Y sin embargo, curso tras curso he asistido a clases donde se repetía esta unidad básica una y otra vez, mientras que avanzar, se avanzaba poco. El problema es que, desde la ESO hasta la universidad, el profesor se encontraba con un gran desnivel en las clases -cuanto más alto el nivel de estudios, mayor la diferencia- entre alumnos que por razones distintas (haber salido del país, tener padres anglosajones, por haber desarrollado un particular interés personal por los idiomas…) tenían un dominio mucho mayor de esta lengua mientras que otros apenas se expresaban. Y entonces, el profesor decidía repasar los conceptos básicos para aquellos que no estaban tan aventajados. El problema viene cuando esta situación se estira año tras año.
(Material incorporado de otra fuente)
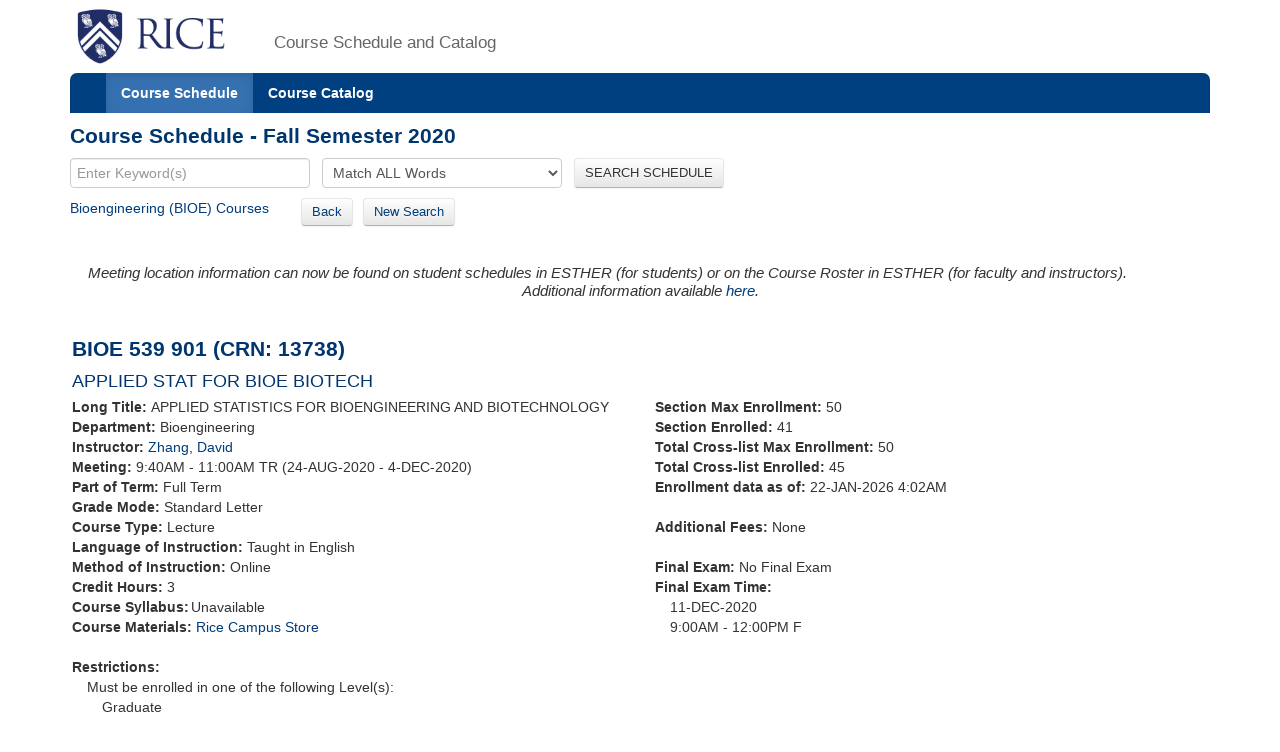

--- FILE ---
content_type: text/xml;charset=UTF-8
request_url: https://courses.rice.edu/courses/!SWKSCAT.info?action=ASSOCIATED-SECTIONS&crn=13738&term=202110
body_size: 828
content:
<ASSOCIATED-SECTIONS term="202110" crn="13738">
  <ADDITIONAL-SECTIONS>
    <COURSES type="term" format="short"/>
  </ADDITIONAL-SECTIONS>
  <CROSSLIST-SECTIONS>
    <COURSES type="term" format="short">
      <COURSE crn="14022" subj-code="BIOE" crse-numb="439" seq-numb="901">
        <SESSION code="1">Full Term</SESSION>
        <TERM code="202110">Fall Semester 2020</TERM>
        <SUBJECT code="BIOE">Bioengineering</SUBJECT>
        <DEPARTMENT code="BIOE">Bioengineering</DEPARTMENT>
        <SCHOOL code="EN">School of Engineering and Computing</SCHOOL>
        <EXAM code="N">No Final Exam</EXAM>
        <SCHED code="LEC">Lecture</SCHED>
        <CREDITS low="3">3</CREDITS>
        <CRN>14022</CRN>
        <CRSE_NUMB>439</CRSE_NUMB>
        <SEQ_NUMB>901</SEQ_NUMB>
        <INSTRUCTORS>
          <NAME>Zhang, David</NAME>
        </INSTRUCTORS>
        <CRSE_TITLE>APPLIED STAT FOR BIOE BIOTECH</CRSE_TITLE>
        <TIMES>
          <MEETING begin-time="0940" end-time="1100" begin-date="24-AUG-2020" end-date="04-DEC-2020">
            <TYPE code="CLAS">Class</TYPE>
            <SCHED code="LEC">Lecture</SCHED>
            <TUE_DAY>T</TUE_DAY>
            <THU_DAY>R</THU_DAY>
          </MEETING>
          <MEETING begin-time="0900" end-time="1200" begin-date="11-DEC-2020" end-date="11-DEC-2020">
            <TYPE code="FINL">Final Exam</TYPE>
            <SCHED code="LEC">Lecture</SCHED>
            <FRI_DAY>F</FRI_DAY>
          </MEETING>
        </TIMES>
      </COURSE>
    </COURSES>
  </CROSSLIST-SECTIONS>
  <COREQ-SECTIONS>
    <COURSES type="term" format="short"/>
  </COREQ-SECTIONS>
</ASSOCIATED-SECTIONS>


--- FILE ---
content_type: text/xml;charset=UTF-8
request_url: https://courses.rice.edu/courses/!SWKSCAT.live?action=ENROLLMENT&crn=14022&term=202110
body_size: 183
content:
<ENROLLMENT term="202110" crn="14022" time-now="2026-01-22T04:02:34-06:00" wait-capacity="0" wait-count="0">
  <SECTION current-enrolled="4" max-enrolled="50"/>
  <CROSS-LIST current-enrolled="45" max-enrolled="50"/>
</ENROLLMENT>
¿Se imaginan una clase de matemáticas de universidad en la que se enseña a sumar porque hay algunos que han llegado hasta allí sin saber hacerlo? Es ridículo, ¿no? En general, me atrevería a decir que esta situación resulta mucho más fantástica en los estudios que popularmente llamamos “de ciencias” que los “de letras”: Les contaré mi caso. Hice bachillerato humanístico (latín, griego, e historia del arte). Esto quiere decir que desde 4º de la ESO hasta terminar bachillerato, no di nada de matemáticas (ni física, ni química, ni dibujo técnico…). Si yo hubiera querido entrar entonces en una carrera como arquitectura, créanme: me hubiera tenido que espabilar por mi cuenta. Nadie me hubiera esperado en el aula para que llegara al nivel de mis compañeros, ni hubiera repetido cosas que se supone que los alumnos deberían saber desde hace dos o tres años.
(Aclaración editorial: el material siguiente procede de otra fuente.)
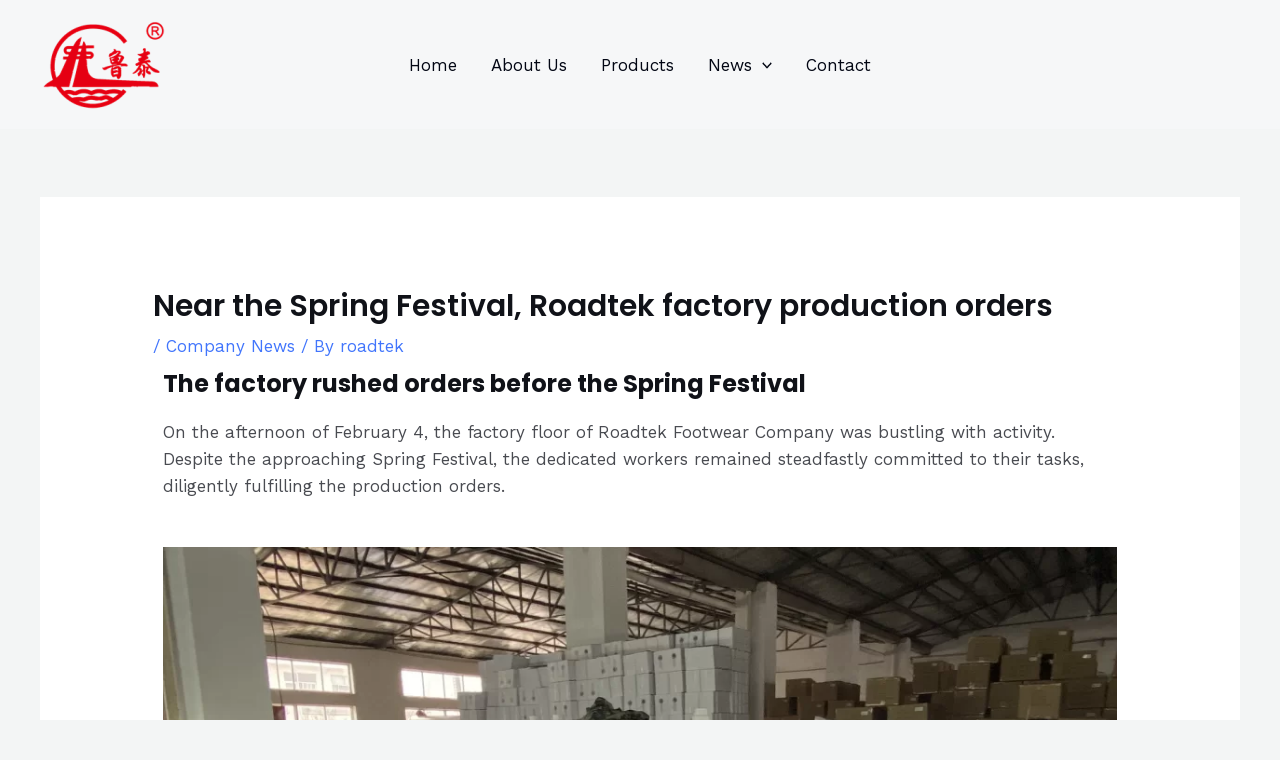

--- FILE ---
content_type: text/css; charset=utf-8
request_url: https://roadtekshoes.com/wp-content/cache/autoptimize/autoptimize_single_cf6d898b465f9993e5e15d29fd67cc0a.php?ver=1768436374
body_size: -61
content:
.elementor-4373 .elementor-element.elementor-element-c614fcd .elementor-heading-title{font-size:24px}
Esto no ocurre cuando la situación es la contraria. Mi hermana, hoy profesora, hizo como yo bachillerato humanístico, y después entró en filología hispánica, una de las carreras “más de letras” en la que ahora mismo puedo pensar. Y allí, pese a haber dado dos años de latín, la clase empezó de cero para algunos que venían de otras modalidades. Se pasó un año yendo a clase (le pilló Bolonia) y pagando por esa asignatura para no aprender nada. La especialización que se pide para las ciencias no se exige para las letras, donde no importa rebajar el nivel en lugar de proponer a los alumnos que se esfuercen. Se adapta la clase al alumno en lugar del alumno a la clase.

 

Quizá se debe al buenismo pedagógico: nadie quiere suspender a un alumno para no causarle un trauma

 

Pero eso no es todo. De una manera u otra, hay gente que sin saber formar una frase con sentido ha ido aprobando año tras año la asignatura de inglés hasta llegar a estudios superiores. Yo no entiendo por qué: un examen es una prueba de conocimiento, y si el alumno no ha alcanzado el nivel requerido, no debería superarlo. De este modo, el profesor de segundo curso puede contar con que los alumnos dominan los contenidos de primero, y el de tercer curso, con que saben lo de primero y lo de segundo, y así avanzar en la materia. Esto es lo que no está pasando en las aulas de inglés en España.

Si el profesor aprueba a un estudiante que no ha alcanzado los conocimientos mínimos que se piden, en realidad no le está haciendo ningún favor. Al contrario, perpetúa el problema.

En ninguna ingeniería aprobarías si no has alcanzado el nivel mínimo exigido, porque un ingeniero o un arquitecto mal formado que firma proyectos puede entrañar problemas que no se le escapan a nadie. Y sin embargo, parece que un periodista, un profesor o un abogado mal formados a nadie le preocupan. Que por buena actitud, participación o mostrar interés en clase se puede aprobar inglés o muchas otras asignaturas, aunque esto sea impensable en ingeniería o medicina (la buena actitud no realiza una cirugía, sino el buen conocimiento del cuerpo humano; la participación en clase no construye un edificio sin que se caiga, sino el conocimiento de las leyes de la física y las estructuras).

En resumen: por todo esto estoy convencida en que el problema no está tanto en la cantidad de inglés que se da sino en cómo se imparte y se evalúa. El profesor que por compasión -o por lo que sea- aprueba a un alumno que realmente no ha alcanzado los conocimientos mínimos requeridos, lo único que hace es pasarle la pelota al siguiente educador. Y luego está la otra cara de la moneda: el alumno que ve que sin aprender aprueba (y los padres que lo permiten). Pero desde luego, más horas de lo mismo no solucionan el problema.